In how many ways can the letters of the word ‘PERMUTATIONS’ be arranged if each word starts with P and ends with S?
Given: We have 12 letters
To Find: Number of words formed with Letter of the word ‘PERMUTATIONS.’
The formula used: The number of permutations of $n$ objects, where $p_{1}$ objects are of one kind, $\mathrm{p}_{2}$ are of the second kind, ..., $\mathrm{p}_{\mathrm{k}}$ is of $\mathrm{a} \mathrm{k}^{\text {th }}$ kind and the rest if any, are of a
different kind is $=\frac{n !}{p_{1} ! p_{2} ! \ldots \ldots \ldots \ldots p_{k} !}$
In the word 'PERMUTATIONS' we have $2 \mathrm{~T}$ 's.

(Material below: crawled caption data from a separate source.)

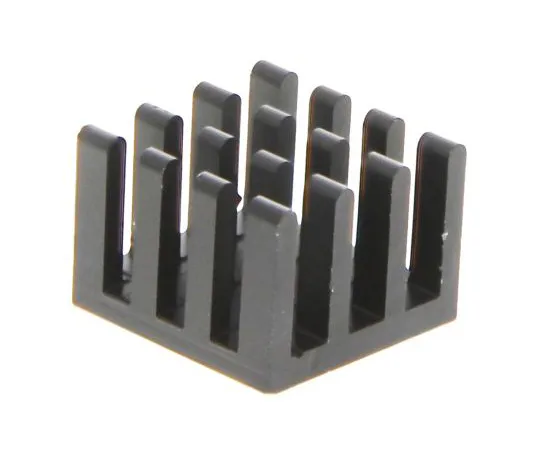 63-4940-69　Heatsink, BGA, 27.4K/W, 14 x 14 x 10mm, Adhesive Foil, Conductive Foil　ICK BGA 14x14x10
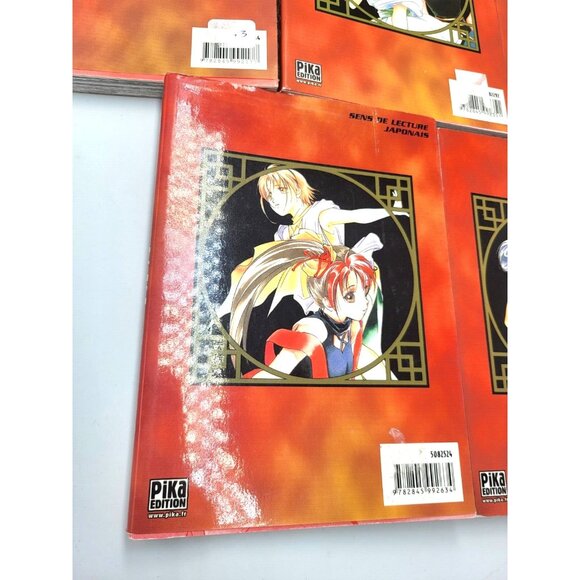 LIN 3. T 1 à 5 Les trois soeurs intrépides. Toshiki Hirano & Narumi Kakinouchi. - Picture 11 of 16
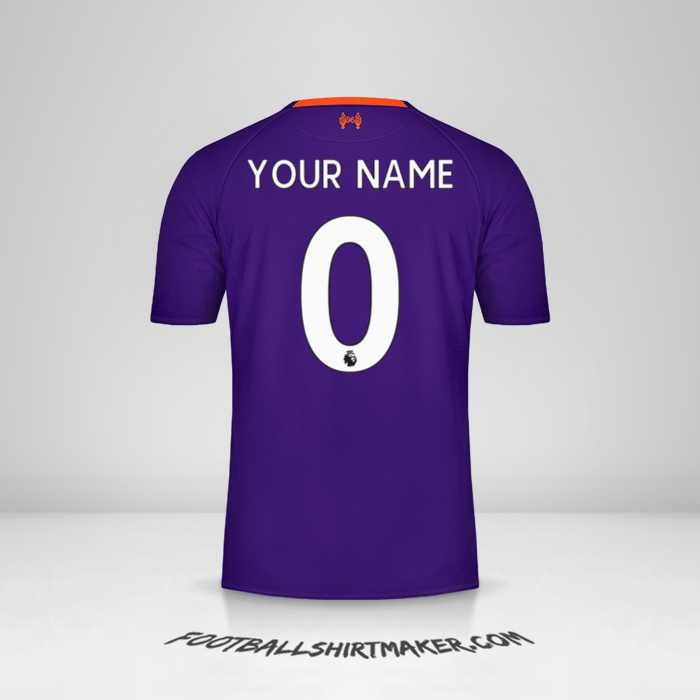 Jersey Liverpool FC 2018/19 II -  your name - 0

We have to start the word with $\mathrm{P}$ and end it with $\mathrm{S}$, hence the first and last position is occupied with $P$ and $S$ respectively.
As two positions are occupied the remaining 10 positions are to be filled with 10 letters in which we have $2 \mathrm{~T}^{\prime} \mathrm{s}$.

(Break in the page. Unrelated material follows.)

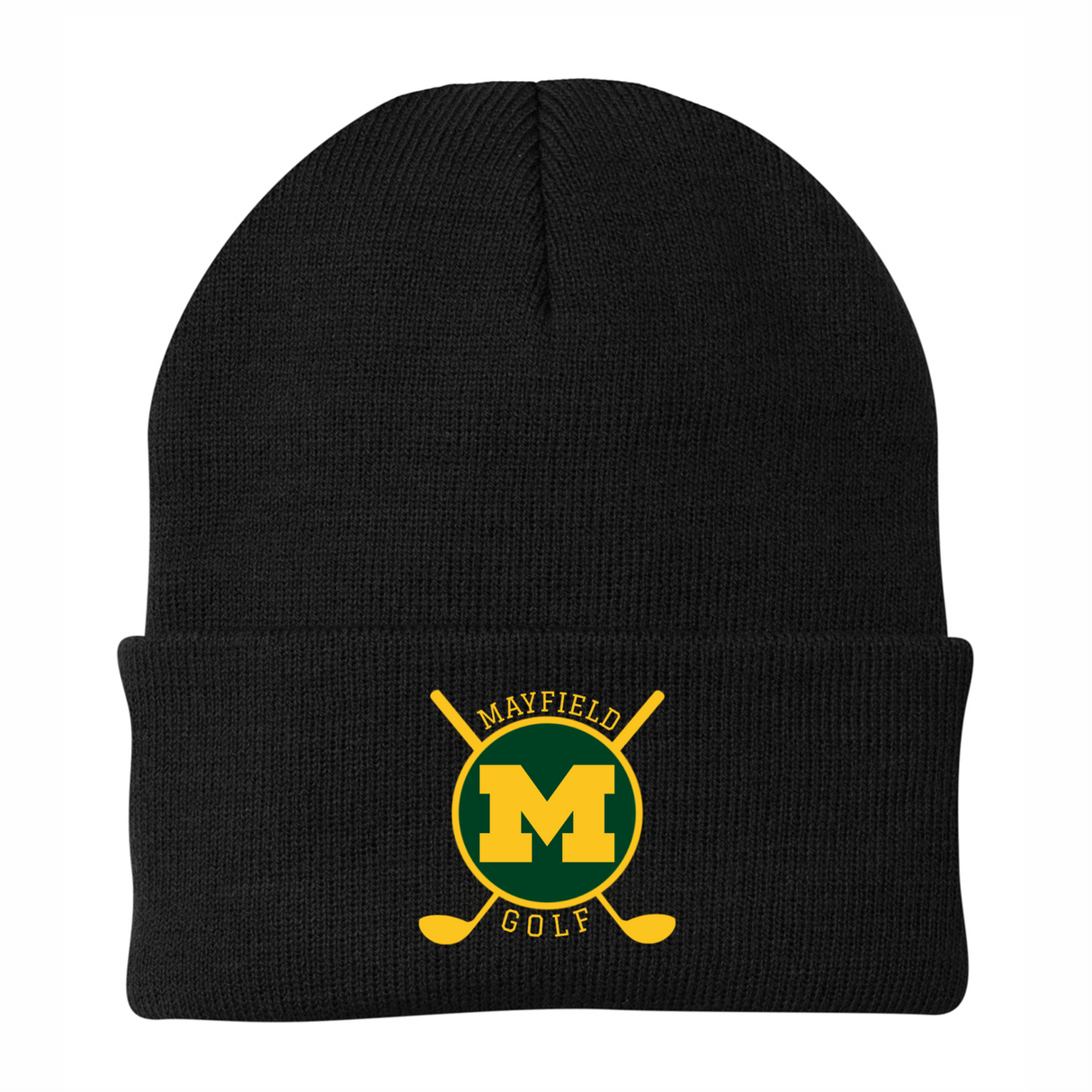 MHS Golf Knit Cap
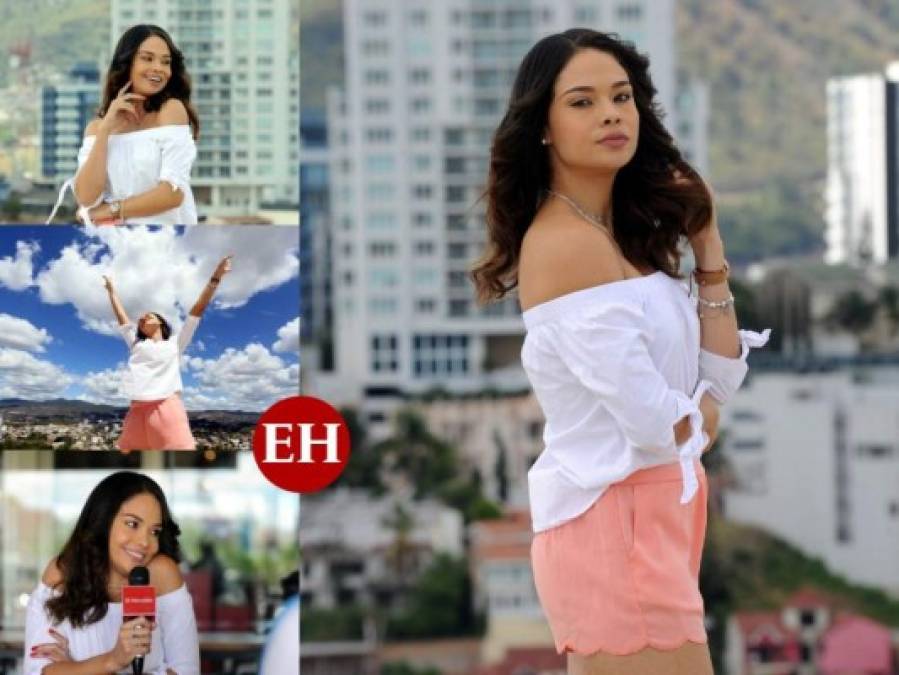 FOTOS: 10 datos que no sabías de Sirey Morán, la exMiss Honduras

NOTE:- Unless specified, assume that repetition is not allowed.
Let us represent the arrangement
Hence,
The first place is occupied by $P=1$ way
The last place $\left(12^{\text {th }}\right)$ is occupied by $S=1$ way
For the remaining 10 places:
Using the above formula
Where,
n=10
$\mathrm{p}_{1}=2$
$\Rightarrow \frac{10 !}{2 !}=1814400$
Total number of ways are $1 \times 1814400 \times 1=1814400$ ways.
In 1814400 ways the letters of the word 'PERMUTATIONS' can be arranged if each word starts with $P$ and ends with $S$.